In 1997 Russia's parliament voted to declare artwork taken from Nazi collections and German state institutions, including museums, as just compensation for Russia's wartime losses and to allow the return of art only to Nazi victims and religious and charitable institutions. Some restitution has since taken place, like the return of 101 drawings to the Bremen Art Museum collection and most recently of 111 panels of 14th-century stained glass windows to St. Mary's Cathedral at Frankfurt an der Oder.

In exchange for the Bremen drawings, Germany returned an Amber Room mosaic from the Yekaterinsky Palace at Tsarskoye Selo and paintings from other palaces near St. Petersburg.

Izvestia, the Moscow newspaper, reported today that the extensive art collection salvaged in Germany by Viktor Baldin, a former Soviet Army officer, would be returned from the Hermitage to the Bremen museum later this month.

Russia has also restored vast archives to France, and this winter received from the United States the Smolensk Communist Party archives, which were seized by the Nazis in 1941. After the war American forces took some of their contents to Washington, where they became an important source for Sovietologists.

Some Russian news reports warned that the return of the archives would lead to a flood of requests for restitution.

"Exchanging Stalinist Waste Paper for Hermitage Masterpieces," read a headline in Itogi, a weekly news magazine.

But at a recent news conference at the Ministry of Culture, Russian journalists were much more concerned about the fate of trophy art still in Belarus and Ukraine, former Soviet republics that are now independent.

In 2000 the German government set up its own Lost Art Internet Database, www.lostart.de, also available in English and Russian. It lists 42,000 items confiscated by Soviet forces from German museums.

It also catalogs the remaining items in the so-called Linz collection, made up of works confiscated from Jews and opponents of the Nazis, which Hitler planned to place in a huge museum to be built in Linz, Austria.

Descriptions of lost items are posted by their owners, and items of questionable provenance are listed by museums. At least three paintings that belonged to Nazi victims have found their rightful owners through the site, said Michael Franz, the project's director.
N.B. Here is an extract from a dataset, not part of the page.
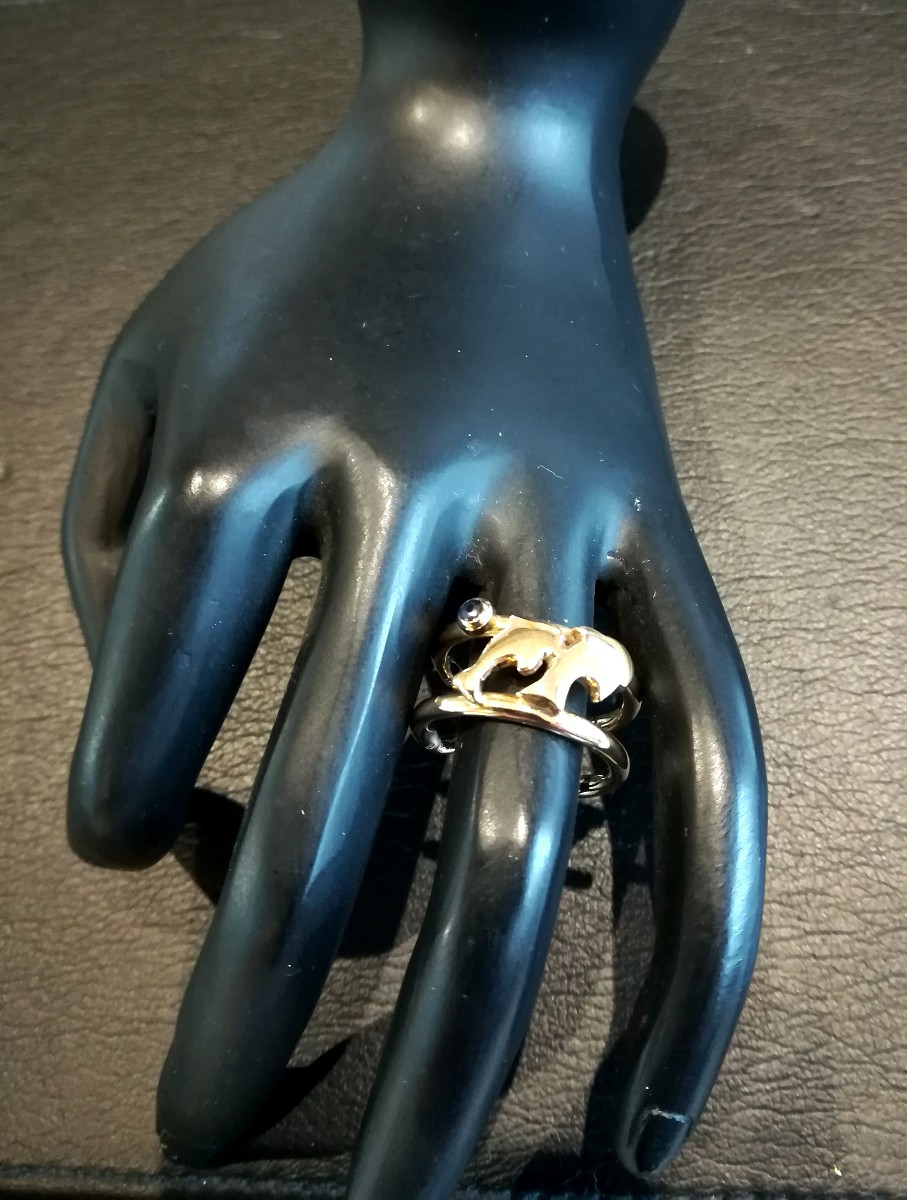 Gold Ring From Maison Caplain Saint André-photo-5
He added that he was considering linking the German site to the Russian one.

Christina Weiss, the German culture minister, said the Russian site was a "welcome step toward openness and transparency about previously hidden treasures."

Although Russia has said that it supports returning art to Holocaust victims, the mechanisms for such restitution are still unclear.
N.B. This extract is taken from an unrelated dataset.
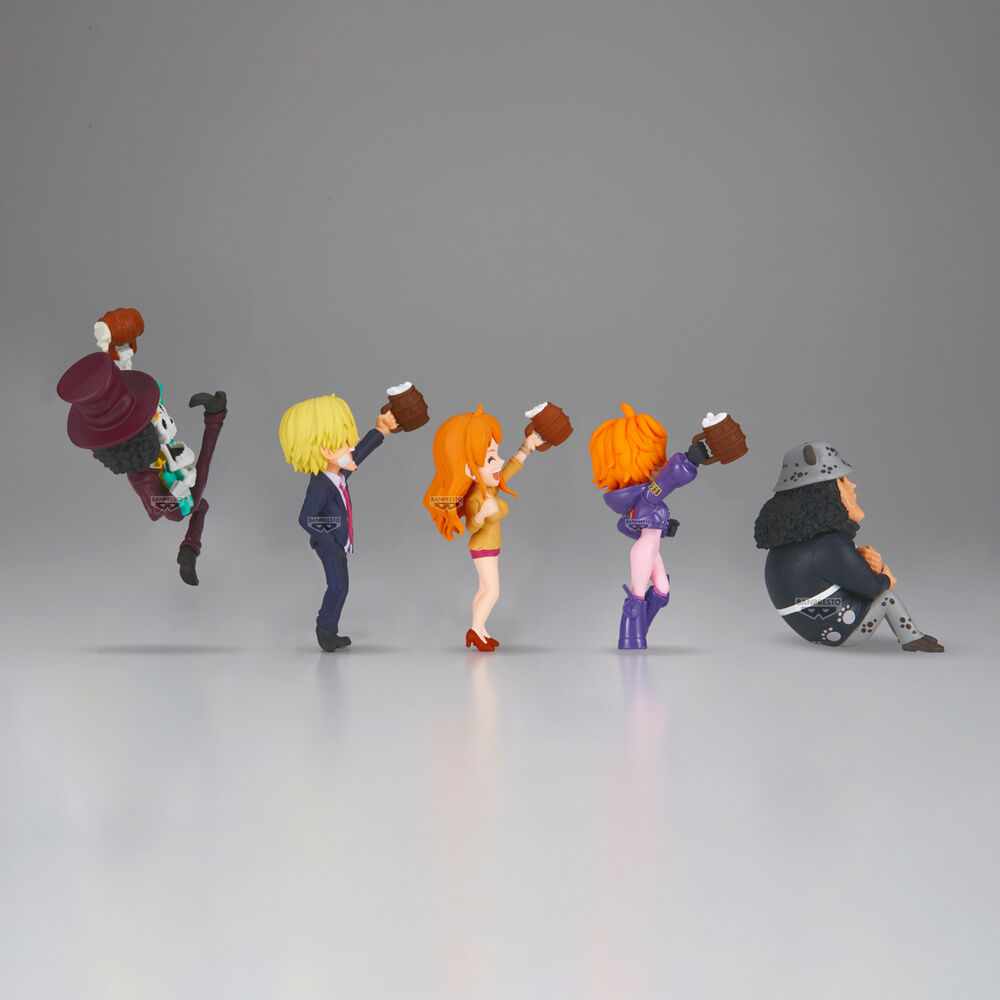 Figuras Banpresto One Piece World Collectable Banquet 3 surtidas - 3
A claim filed several years ago by Martha Nierenberg, the American granddaughter of Baron Maurice Herzog, a Hungarian Jew whose art collection included works by El Greco and Goya, has been bogged down in Russian court proceedings, said Charles Goldstein, chief legal counsel for the Commission for Art Recovery, a New York group established to spur restitution efforts. (Much of the Herzog art seized by Hitler's forces in Hungary was intercepted by Russia when the Nazis tried to ship it to Germany.)

Paintings labeled Herzog are on display with the permanent collection at the Pushkin. But Mr. Goldstein praised Russia's willingness to deal with its wartime legacy. "It's a very encouraging phenomenon," he said.

Mr. Kibovsky of the Culture Ministry in Russia said, "We want this question to go from the political and scandalous level to the cultural sphere, to be based on law and agreements."

Irina A. Antonova, the Pushkin's director, who as a young woman helped receive some of the wartime art taken to Moscow, declined to comment when she learned in late February that the Web site was already operating. The ministry had not informed the museum, which was still finalizing its art list, that the site was available, said Tatyana V. Potapova, the Pushkin's chief curator. She said a total of almost 740 of the museum's paintings would soon be posted there.

"We're ready for claims to be made," she said. "Our work is to display and study paintings."